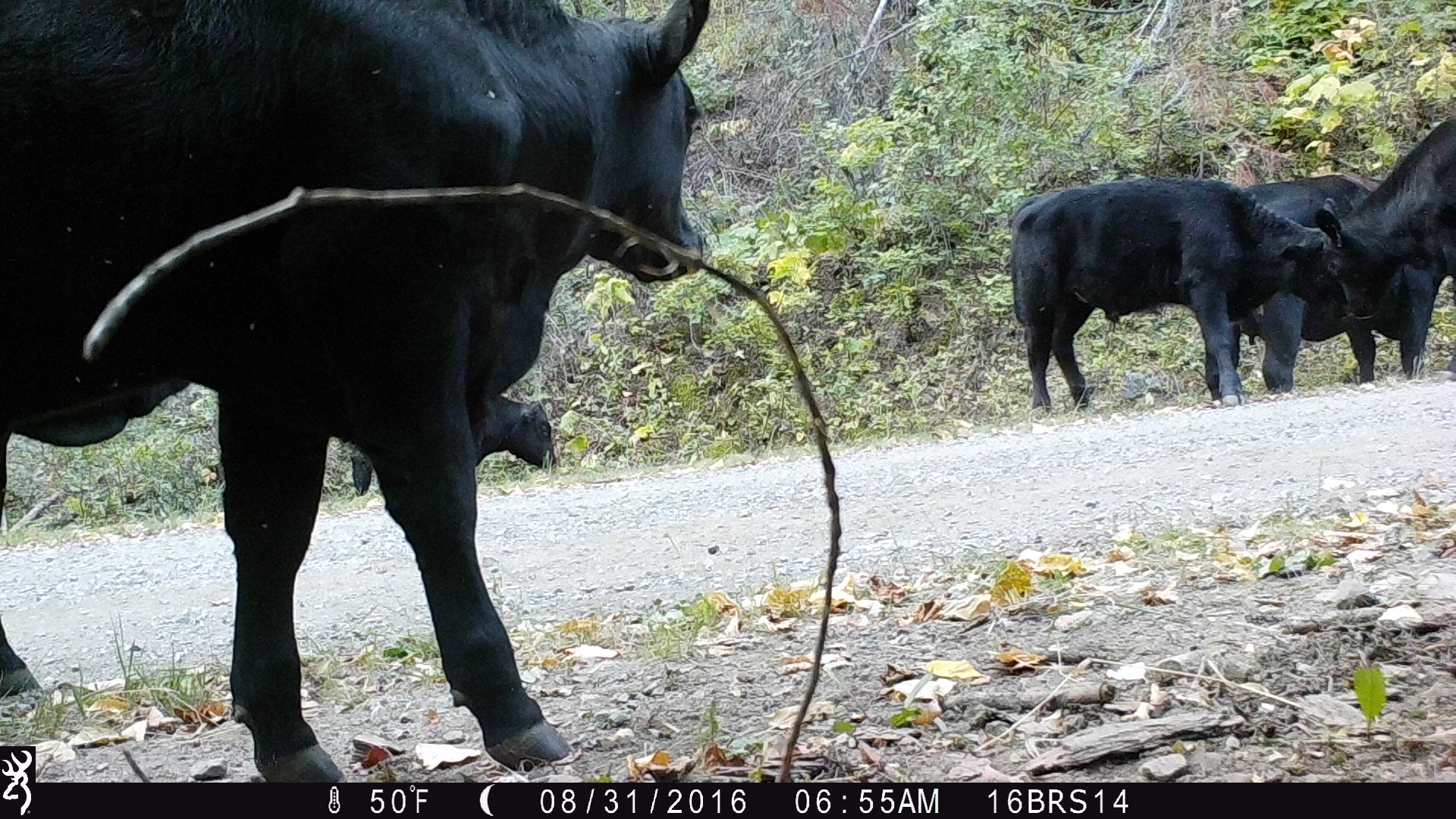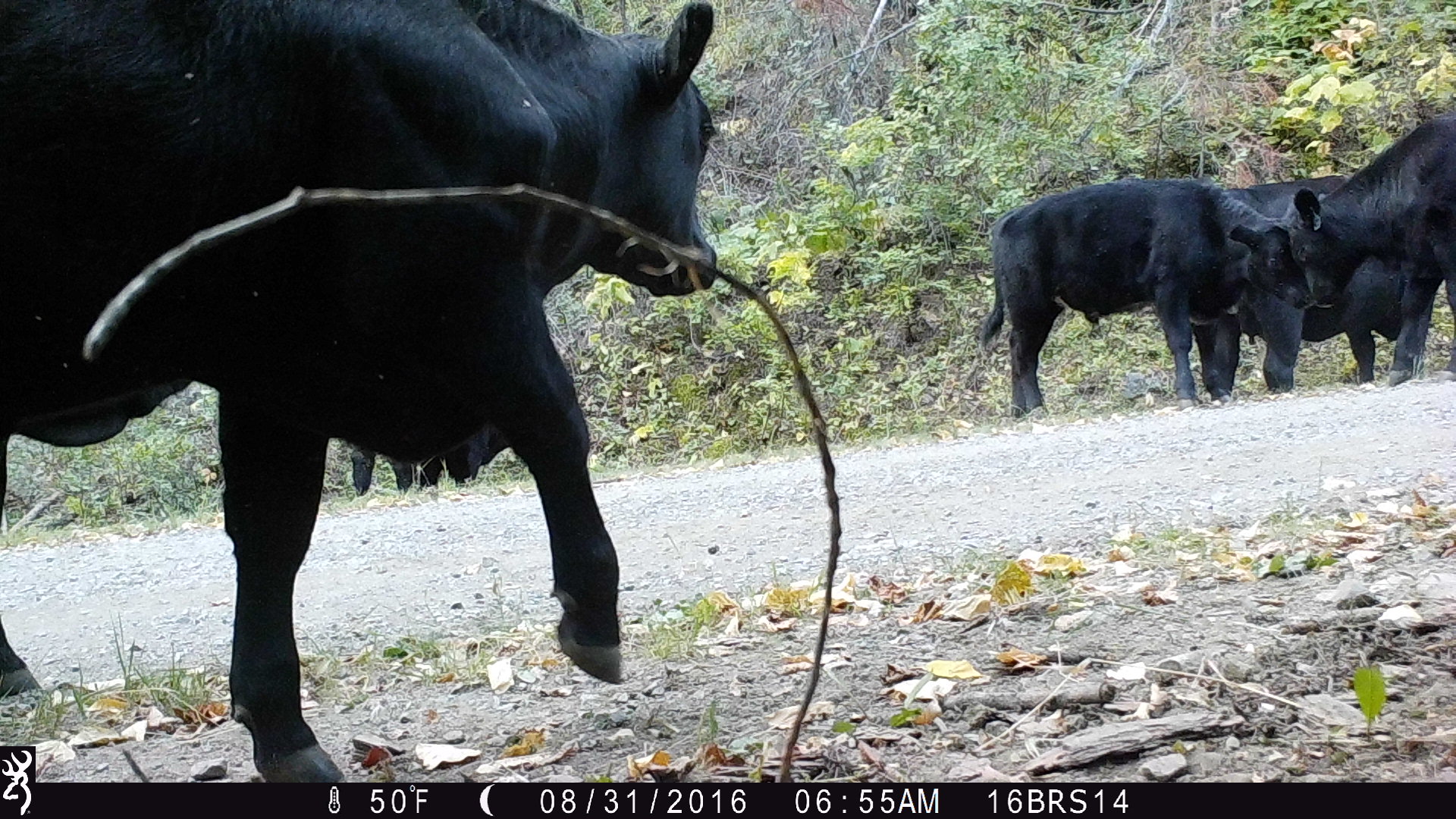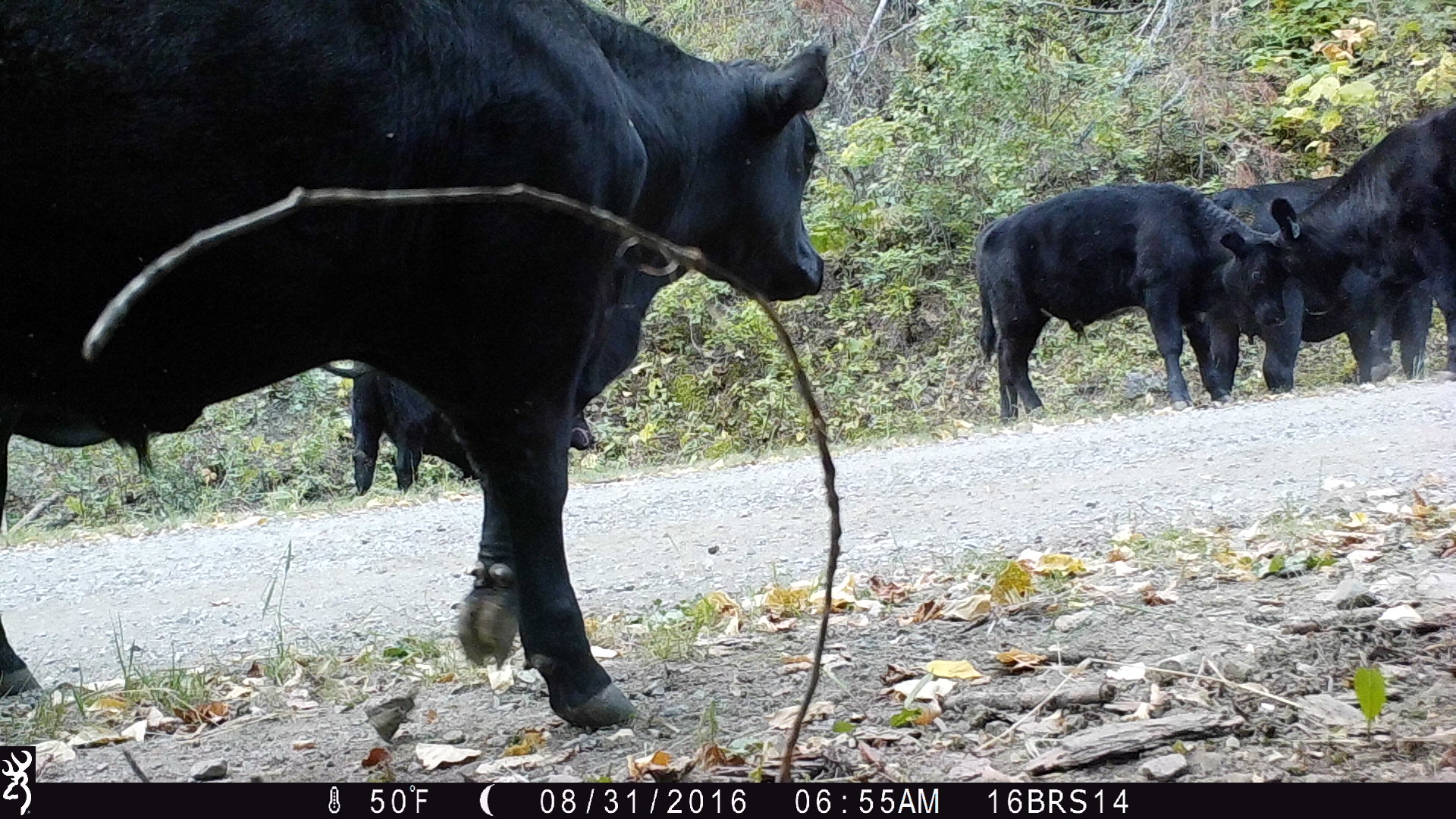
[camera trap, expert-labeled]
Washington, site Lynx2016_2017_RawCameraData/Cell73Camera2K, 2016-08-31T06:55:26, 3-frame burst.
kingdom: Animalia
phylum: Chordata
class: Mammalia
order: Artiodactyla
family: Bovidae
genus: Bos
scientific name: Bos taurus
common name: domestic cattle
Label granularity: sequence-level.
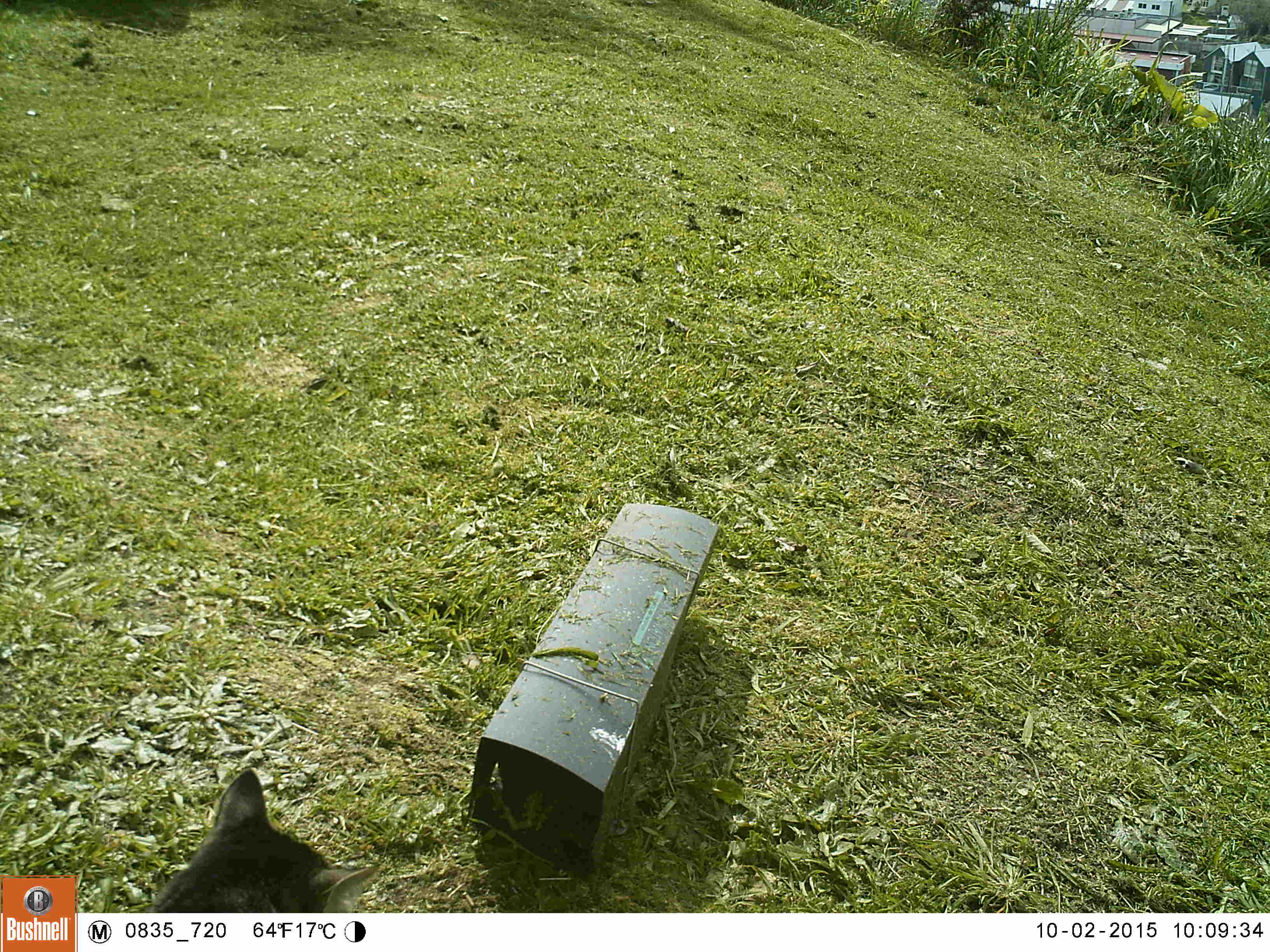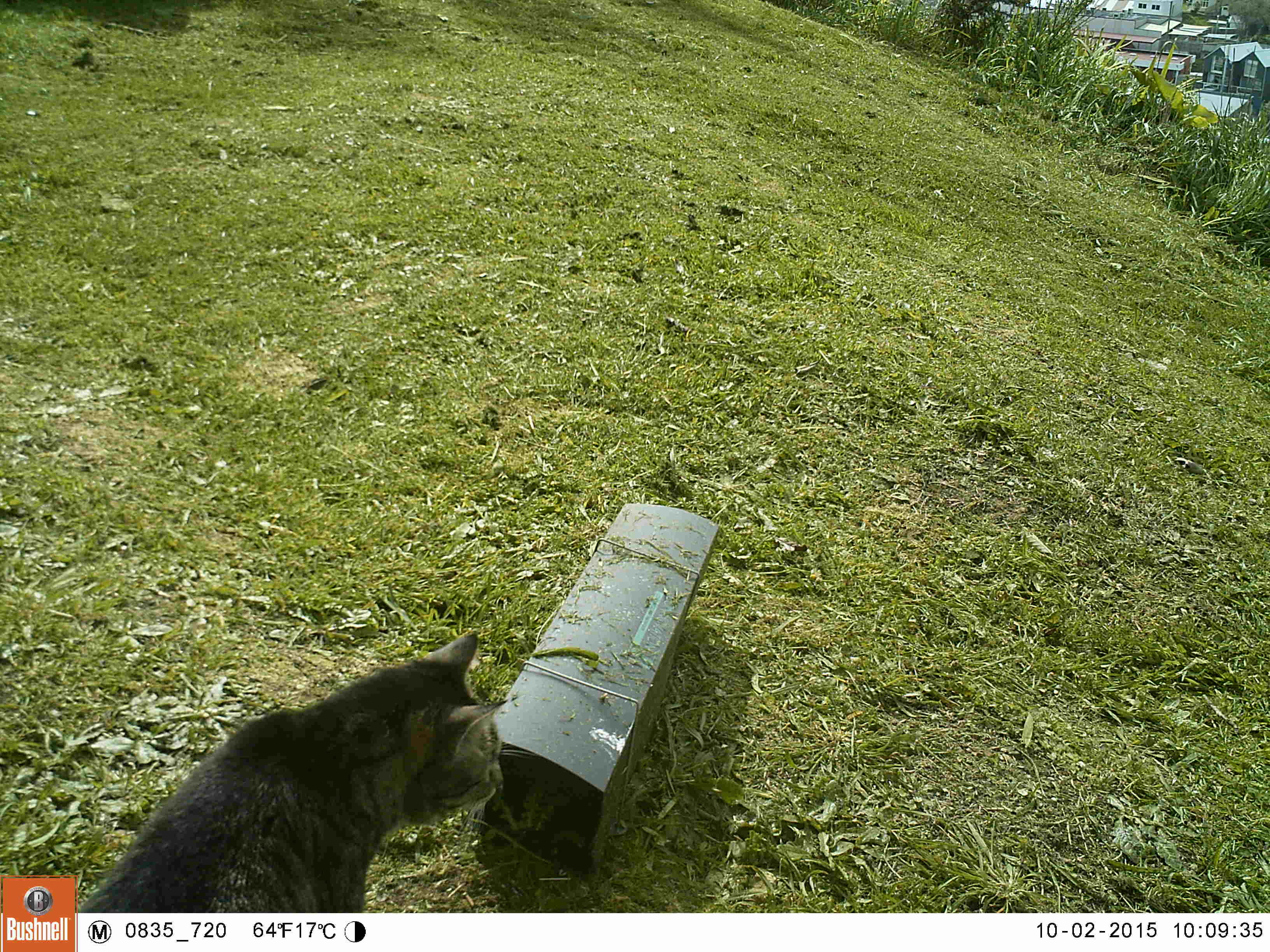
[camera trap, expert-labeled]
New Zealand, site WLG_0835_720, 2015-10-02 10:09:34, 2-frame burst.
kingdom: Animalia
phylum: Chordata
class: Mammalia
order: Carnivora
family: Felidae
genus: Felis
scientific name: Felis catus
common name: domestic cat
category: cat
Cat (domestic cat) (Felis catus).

- - -

* Exercise details
Would you set down, word for word, the lines running from the one that contains "Label granularity: sequence-level." to the last line of the material, omitting all pictures?

* Expected output
Label granularity: sequence-level.
[camera trap, expert-labeled]
New Zealand, site WLG_0835_720, 2015-10-02 10:09:34, 2-frame burst.
kingdom: Animalia
phylum: Chordata
class: Mammalia
order: Carnivora
family: Felidae
genus: Felis
scientific name: Felis catus
common name: domestic cat
category: cat
Cat (domestic cat) (Felis catus).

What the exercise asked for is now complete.